> Stated goal
Lines before the one containing "Of the point" are excluded; retype that line and all remaining lines of the material exactly.

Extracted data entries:
-=-=-

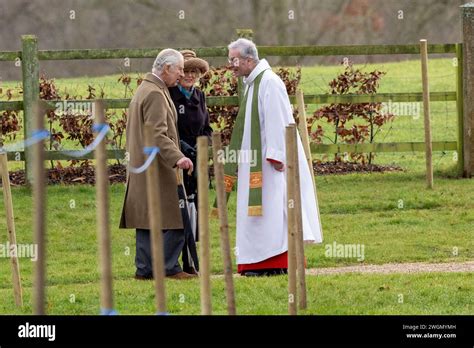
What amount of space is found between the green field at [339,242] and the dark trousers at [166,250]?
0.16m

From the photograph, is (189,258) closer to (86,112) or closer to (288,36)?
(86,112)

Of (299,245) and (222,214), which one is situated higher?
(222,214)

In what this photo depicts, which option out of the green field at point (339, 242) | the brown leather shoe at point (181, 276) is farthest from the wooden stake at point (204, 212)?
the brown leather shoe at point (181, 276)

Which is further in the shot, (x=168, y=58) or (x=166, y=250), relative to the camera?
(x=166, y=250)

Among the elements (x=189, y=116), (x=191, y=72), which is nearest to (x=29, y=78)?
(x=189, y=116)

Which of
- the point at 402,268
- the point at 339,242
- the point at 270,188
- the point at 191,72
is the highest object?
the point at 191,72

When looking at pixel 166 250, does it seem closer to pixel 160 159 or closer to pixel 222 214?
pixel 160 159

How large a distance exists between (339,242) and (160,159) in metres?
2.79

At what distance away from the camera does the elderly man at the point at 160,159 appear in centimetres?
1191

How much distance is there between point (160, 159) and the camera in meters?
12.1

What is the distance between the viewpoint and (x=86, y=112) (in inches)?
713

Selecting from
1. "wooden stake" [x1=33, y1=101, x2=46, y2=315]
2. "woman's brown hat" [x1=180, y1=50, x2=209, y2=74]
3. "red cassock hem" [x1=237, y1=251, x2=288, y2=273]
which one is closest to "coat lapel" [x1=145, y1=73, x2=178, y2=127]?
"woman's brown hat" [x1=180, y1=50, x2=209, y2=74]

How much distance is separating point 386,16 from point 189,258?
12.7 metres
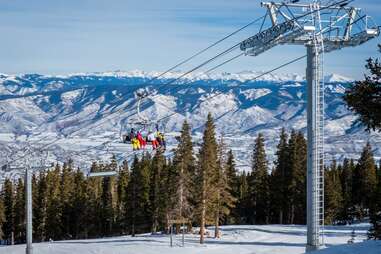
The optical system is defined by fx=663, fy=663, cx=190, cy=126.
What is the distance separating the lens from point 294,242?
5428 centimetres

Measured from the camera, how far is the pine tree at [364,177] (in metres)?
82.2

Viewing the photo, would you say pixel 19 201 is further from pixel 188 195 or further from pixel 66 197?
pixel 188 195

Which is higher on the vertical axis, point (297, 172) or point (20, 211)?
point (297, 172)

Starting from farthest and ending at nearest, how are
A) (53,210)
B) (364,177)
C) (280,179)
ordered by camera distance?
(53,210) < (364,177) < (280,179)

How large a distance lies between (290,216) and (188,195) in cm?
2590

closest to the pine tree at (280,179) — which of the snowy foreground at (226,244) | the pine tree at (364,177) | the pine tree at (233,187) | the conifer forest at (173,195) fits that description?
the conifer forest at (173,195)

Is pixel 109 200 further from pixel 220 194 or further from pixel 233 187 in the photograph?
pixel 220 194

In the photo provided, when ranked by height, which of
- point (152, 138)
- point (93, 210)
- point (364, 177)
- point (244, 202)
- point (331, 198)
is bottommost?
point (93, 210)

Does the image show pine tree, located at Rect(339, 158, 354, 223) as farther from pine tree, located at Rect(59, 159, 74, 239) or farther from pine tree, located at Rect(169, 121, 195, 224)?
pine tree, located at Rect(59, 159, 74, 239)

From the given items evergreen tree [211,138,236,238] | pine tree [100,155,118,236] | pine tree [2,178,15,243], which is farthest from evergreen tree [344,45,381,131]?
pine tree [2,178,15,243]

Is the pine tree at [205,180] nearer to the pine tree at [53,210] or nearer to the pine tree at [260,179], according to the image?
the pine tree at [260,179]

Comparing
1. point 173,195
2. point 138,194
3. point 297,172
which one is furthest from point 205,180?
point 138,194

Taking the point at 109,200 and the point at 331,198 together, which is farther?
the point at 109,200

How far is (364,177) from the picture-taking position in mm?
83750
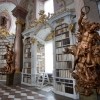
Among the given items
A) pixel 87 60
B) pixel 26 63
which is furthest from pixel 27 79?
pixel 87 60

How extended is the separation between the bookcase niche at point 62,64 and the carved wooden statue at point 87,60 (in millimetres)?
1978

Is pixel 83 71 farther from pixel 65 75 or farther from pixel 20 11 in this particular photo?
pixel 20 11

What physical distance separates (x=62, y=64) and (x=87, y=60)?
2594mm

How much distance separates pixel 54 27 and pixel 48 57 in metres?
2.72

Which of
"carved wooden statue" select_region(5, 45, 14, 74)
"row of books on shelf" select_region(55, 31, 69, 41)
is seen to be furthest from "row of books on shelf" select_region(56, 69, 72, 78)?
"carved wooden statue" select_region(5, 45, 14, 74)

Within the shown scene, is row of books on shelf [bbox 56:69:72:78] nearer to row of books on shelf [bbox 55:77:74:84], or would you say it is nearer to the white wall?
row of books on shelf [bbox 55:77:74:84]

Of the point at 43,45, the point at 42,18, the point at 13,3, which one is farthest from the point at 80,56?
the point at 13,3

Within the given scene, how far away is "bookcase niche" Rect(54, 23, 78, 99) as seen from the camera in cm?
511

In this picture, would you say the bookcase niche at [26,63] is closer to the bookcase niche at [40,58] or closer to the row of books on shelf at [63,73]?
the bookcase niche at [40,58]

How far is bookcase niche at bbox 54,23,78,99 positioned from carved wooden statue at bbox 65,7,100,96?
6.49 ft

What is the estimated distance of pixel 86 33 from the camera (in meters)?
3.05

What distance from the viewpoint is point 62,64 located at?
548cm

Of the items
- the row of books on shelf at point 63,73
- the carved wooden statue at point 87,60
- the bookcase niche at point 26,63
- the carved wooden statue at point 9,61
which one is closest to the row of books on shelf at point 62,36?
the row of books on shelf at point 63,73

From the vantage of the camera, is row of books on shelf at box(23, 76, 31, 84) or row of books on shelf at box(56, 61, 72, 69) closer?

-=-=-

> Answer to the exercise
Of the point at 43,45, the point at 42,18, the point at 13,3, which one is farthest from the point at 80,56?
the point at 13,3

Within the given scene, how far away is "bookcase niche" Rect(54, 23, 78, 99) as seen from the camera in cm?
511

In this picture, would you say the bookcase niche at [26,63] is closer to the bookcase niche at [40,58] or closer to the row of books on shelf at [63,73]?
the bookcase niche at [40,58]

How far is bookcase niche at bbox 54,23,78,99 positioned from carved wooden statue at bbox 65,7,100,96?
6.49 ft

What is the estimated distance of pixel 86 33 from the camera (in meters)?
3.05

What distance from the viewpoint is point 62,64 located at?
548cm

Of the items
- the row of books on shelf at point 63,73
- the carved wooden statue at point 87,60
- the bookcase niche at point 26,63
- the carved wooden statue at point 9,61
which one is closest to the row of books on shelf at point 62,36?
the row of books on shelf at point 63,73

From the vantage of the camera, is row of books on shelf at box(23, 76, 31, 84) or row of books on shelf at box(56, 61, 72, 69) closer?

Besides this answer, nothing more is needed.